24.09.2004

Walter Bosch

"Das läuft im Journalismus falsch"

Verleger in die Pflicht genommen.

Am Jahreskongress der Schweizer Presse erklärte Walter Bosch den Verlegern was im Journalismus falsch läuft. In seiner Rede, die nun in der Weltwoche abgedruckt ist, meint er, das Leserverluste durch die Zunahme von Konkurrenz, Fernsehkonsum und kleineren Haushaltsbudgets erklärt würden. Nach Bosch ist der Hauptgrund aber ein anderer: Das Vertrauen der Leser schwinde, weil die Printmedien die Qualität als untergeordneten Faktor im Marketingmix behandeln.

Bosch sagt, dass die Leser genug haben von Thesenjournalismus, Pseudo-Primeurs, Respektlosigkeit, Vermischung von Artikel und Kommentar, Leichtfertigkeit und tendenziöser Gewichtung der Themen. Die Abneigung des direkten Demokraten gegen Bevormundung und Manipulation werde unterschätzt. Der Leser wolle Information, Fakten und auch Meinungen, aber er wolle nicht manipuliert werden.

Bosch ruft die Verleger dazu auf, nicht immer neue Legenden um den Leserschwund zu konstruieren und sie am Ende selber zu glauben. Er schlägt vor, dass man sich wieder mehr um den Inhalt der Produkte und weniger ums Marketing kümmere. Der gutwillige Leser dürfe auch nicht mehr mit Auswüchsen des Mid-Risk-Journalismus belästigt werden.

Von den Verlegern bekämpft werden müsse erstens der Thesenjournalismus, welcher eine gnadenlose Verfolgung eines Vorurteils darstelle. Die Story sei geschrieben, bevor sie recherchiert sei; Halbzitate würden zusammenklittert, bis die These gestützt sei und der Rest, der stört, dann weggelassen. Dies nennt Bosch Betrug am Opfer und am Leser.

Zweitens müsse die Jagd nach Primeurs abgeblasen werden. Denn was auch nur im Entferntesten an eine News-Story erinnere, werde zur Schlagzeile aufgeblasen. Es interessiere niemanden, dass diese "Enthüllungsstorys" im Verlaufe der Woche mangels Hard Facts wieder abstürben.

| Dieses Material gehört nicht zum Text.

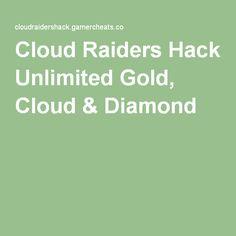 CLOUD RAIDERS HACK GENERATOR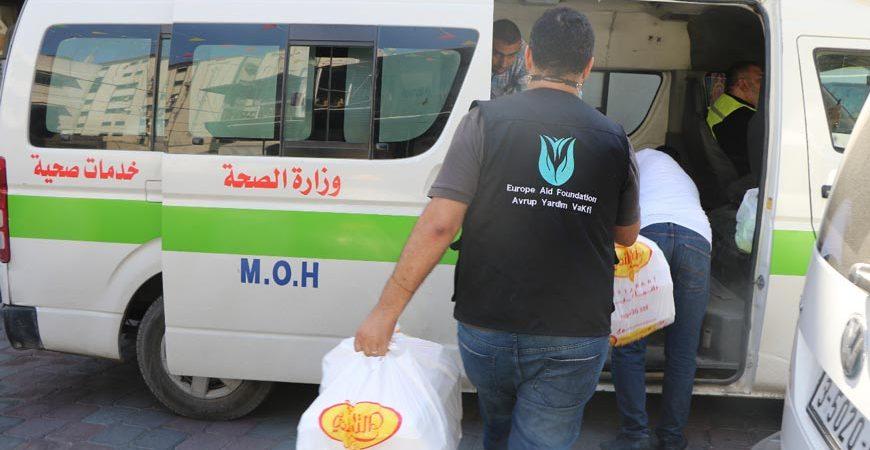 Gazze'ye bağışlar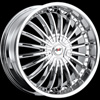Avenue Type 602 Chrome Wheel Packages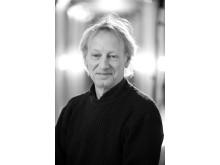 Lars-Eric Brossner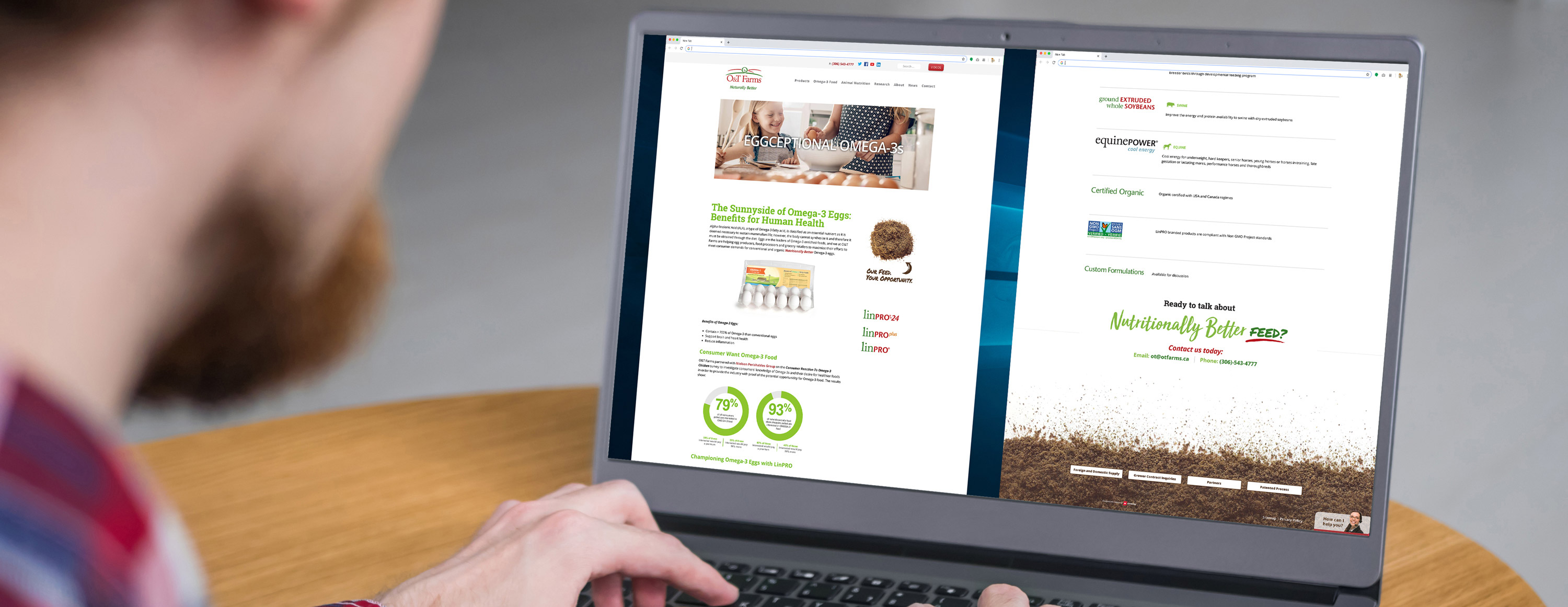 A new website designed by 6P Marketing helps O&T Farms implement targeted marketing tactics and track KPIs
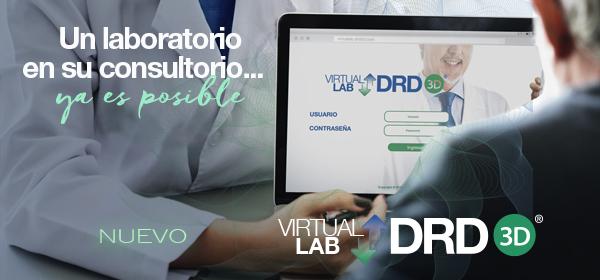 Virtual Lab DRD3D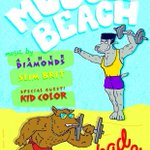 RT @asherdiamonds: #MUSCLEBEACHMKE IS GOING DOWN TONIGHT AT @badgenie!!! #surfsup http://t.co/LKjYEMMlWF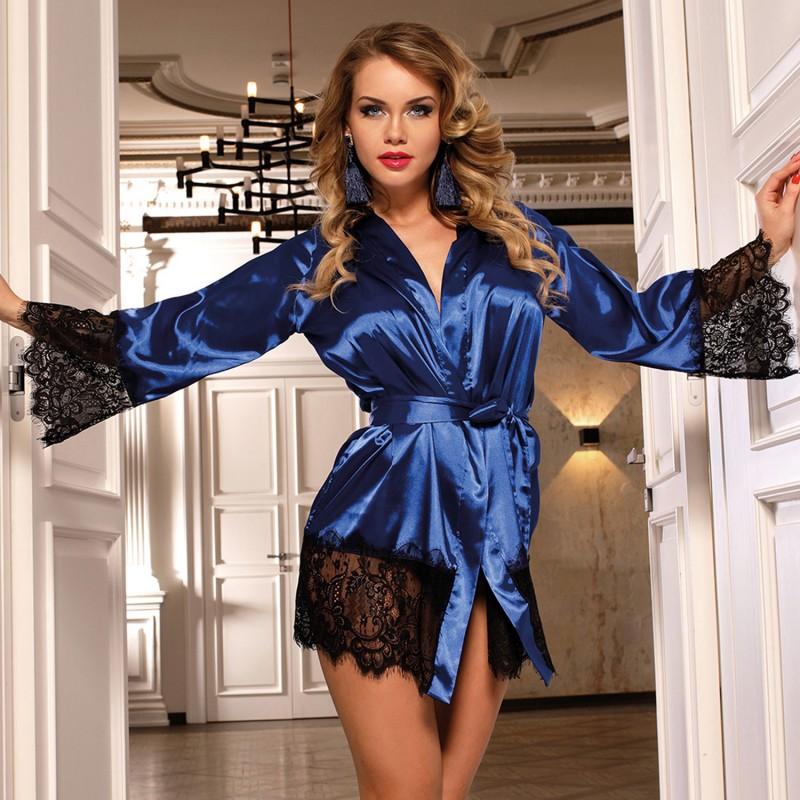 Bata Corta Silk Justice Azul Kimono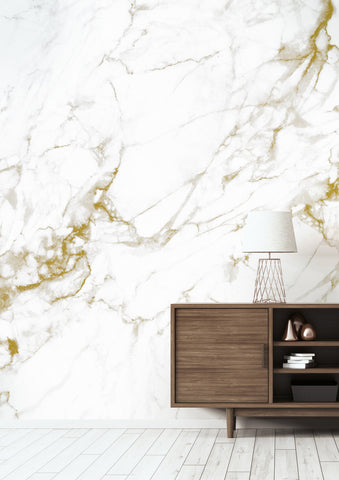 Marble White-Gold Wall Mural by KEK Amsterdam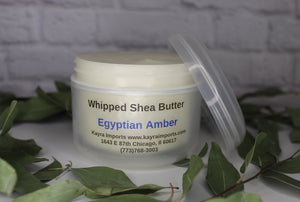Egyptian Amber Whipped Shea Butter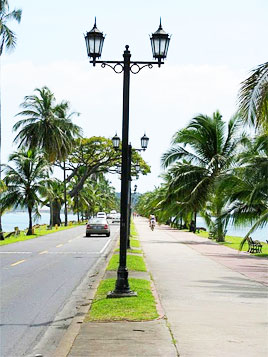 Amador Causeway with its palm-lined biking/walking path in Panama City, Panama. Jeanine Barone photos.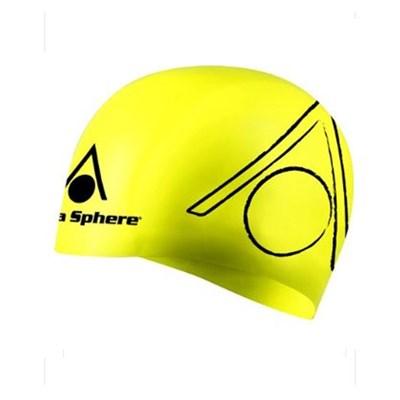 Touca de Natação Triathlon Aqua Sphere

Bosch kritisiert auch die Leichtfertigkeit, mit der mit Menschen umgegangen werde, den Mangel an Respekt und das Fehlen jeglicher Vorstellung darüber, was gewisse Geschichten auslösen können. Oder schlimmer: Solche Folgen würden gar bewusst in Kauf genommen.

Schliesslich missfällt Bosch auch die Bevormundung des Lesers. So sei ein Artikel oft nichts anderes als eine verkappte Meinungsäusserung, ein Kommentar über dem nicht "Kommentar" stehe. Der Leser werde für dumm verkauft.